In a recent interview with Steve Mills, IEEE Standards Association president-elect, we asked about the future of Standards. Mills asserted that, over the next few years, we will see increased cooperation, more competition, more international development, and a broadening of IEEE SA’s role in standards development. Pointing to IEEE’s increasing relationship with companies in China as one of the growth areas on the horizon.
“I’m particularly excited about what I’ve seen this past year,” says Mills. “I think we have real opportunities to get more international participation in IEEE standards activities.”
Mills predicts greater international participation in IEEE SA standards development projects, as well as more IEEE standards activities initiated by companies headquartered outside of North America. “The wide range of national standards bodies adopting IEEE standards is also encouraging,” says Mills. “We’re open to new relationships to collaborate with other standards organizations in the sharing of standards.”
He also sees great opportunities for standards related activities in a range of different situations spanning many phases of technology and market development; for example, markets in the early stages of their development.
“Young industries are often focused on growth and competition and may not view standards as a critical component of their strategy,” says Mills. “But in time, as the market growth slows, they may start thinking about collaboration as a way to reduce costs or broaden the market. They begin reaching out to their competitors to find ways to collaborate. This is often done in the spirit of cooperation.”
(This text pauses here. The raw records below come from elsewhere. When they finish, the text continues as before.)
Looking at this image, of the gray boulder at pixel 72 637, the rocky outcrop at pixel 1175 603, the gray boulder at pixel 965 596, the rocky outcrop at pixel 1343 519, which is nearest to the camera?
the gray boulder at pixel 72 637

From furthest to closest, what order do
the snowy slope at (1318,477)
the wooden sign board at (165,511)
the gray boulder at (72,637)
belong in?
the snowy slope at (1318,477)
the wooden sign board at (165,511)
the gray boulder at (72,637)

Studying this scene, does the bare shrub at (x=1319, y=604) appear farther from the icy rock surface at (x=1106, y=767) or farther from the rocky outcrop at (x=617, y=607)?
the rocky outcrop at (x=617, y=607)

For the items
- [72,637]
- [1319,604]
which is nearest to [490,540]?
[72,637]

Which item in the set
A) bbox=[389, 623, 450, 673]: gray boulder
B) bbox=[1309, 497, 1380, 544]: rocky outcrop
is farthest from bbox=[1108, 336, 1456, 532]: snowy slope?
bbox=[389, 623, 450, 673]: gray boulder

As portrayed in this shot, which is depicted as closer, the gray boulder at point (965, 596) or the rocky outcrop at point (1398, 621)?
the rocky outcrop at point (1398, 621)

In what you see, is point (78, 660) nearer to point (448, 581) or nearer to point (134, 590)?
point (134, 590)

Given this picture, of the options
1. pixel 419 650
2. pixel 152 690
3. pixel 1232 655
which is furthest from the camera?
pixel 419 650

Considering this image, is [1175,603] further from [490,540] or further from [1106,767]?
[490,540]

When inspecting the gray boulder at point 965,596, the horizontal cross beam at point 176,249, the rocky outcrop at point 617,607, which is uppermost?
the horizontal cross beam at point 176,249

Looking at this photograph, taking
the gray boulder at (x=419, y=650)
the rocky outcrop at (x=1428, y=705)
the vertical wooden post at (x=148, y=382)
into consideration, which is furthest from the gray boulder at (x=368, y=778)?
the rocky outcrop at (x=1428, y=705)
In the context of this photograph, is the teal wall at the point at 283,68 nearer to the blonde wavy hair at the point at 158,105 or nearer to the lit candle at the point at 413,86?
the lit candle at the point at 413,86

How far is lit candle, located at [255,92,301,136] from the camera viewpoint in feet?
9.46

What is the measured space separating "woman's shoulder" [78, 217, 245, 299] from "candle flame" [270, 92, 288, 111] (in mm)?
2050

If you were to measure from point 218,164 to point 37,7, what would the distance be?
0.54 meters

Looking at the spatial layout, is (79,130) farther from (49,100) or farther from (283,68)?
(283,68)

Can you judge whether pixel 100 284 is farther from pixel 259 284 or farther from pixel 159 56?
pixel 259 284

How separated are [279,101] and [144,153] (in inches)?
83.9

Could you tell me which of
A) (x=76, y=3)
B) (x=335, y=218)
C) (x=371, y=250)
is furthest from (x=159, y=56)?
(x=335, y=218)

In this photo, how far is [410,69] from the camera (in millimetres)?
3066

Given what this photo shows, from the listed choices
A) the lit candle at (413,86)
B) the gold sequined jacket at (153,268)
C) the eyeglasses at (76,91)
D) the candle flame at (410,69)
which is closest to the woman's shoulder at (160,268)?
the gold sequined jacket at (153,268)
As markets mature, standards may play an increasingly important role in influencing technology adoption in them. In cases like this, competition tends to increase in the standards-setting arena, which is where the industry comes together to promote their preferred technologies. This dynamic may include a higher level of competition in the standards development process, which often makes it more challenging to reach consensus.
On the other side of the equation are new technologies that might not be ready for standardization. “IEEE SA’s Industry Connections Program could be incredibly valuable here,” says Mills. “Over the last three to four years, IEEE SA has shown that their core competence of facilitating of consensus isn’t limited strictly to the management of the standards development process,” he says.
“Take Industry Connections for example, which in its initial phase has been operating in the pre-standardization space.” Companies working in the Industry Connections Program might be a few years away from building standards. “But in the meantime, they are building consensus documents which position them and give them an incredibly robust environment to do this work. Meanwhile, they’re building the foundation they will later build upon when they are ready to do standards.”
As an example, the IEEE 802.3 Working Group has identified areas in need of pre-standardization, and they are working on preparing for the next steps of their work, which is anticipated to begin on the next few years. “Prior to this,” says Mills, “there was no way for a committee to work outside the standards process for more than six months. Industry Connections allows for longer time frames.”
“This is evidence of both a real need and a real opportunity to have something in front of the normal standards process to do pre-staging work,” says Mills. This can include defining requirements, learning how to work together, learning what consensus is about and later evolving to a point where a standard could add significant value. “IEEE is the place where that can happen,” says Mills. “This is a very good trend for IEEE and for industry, and I think we’ll see more of it.”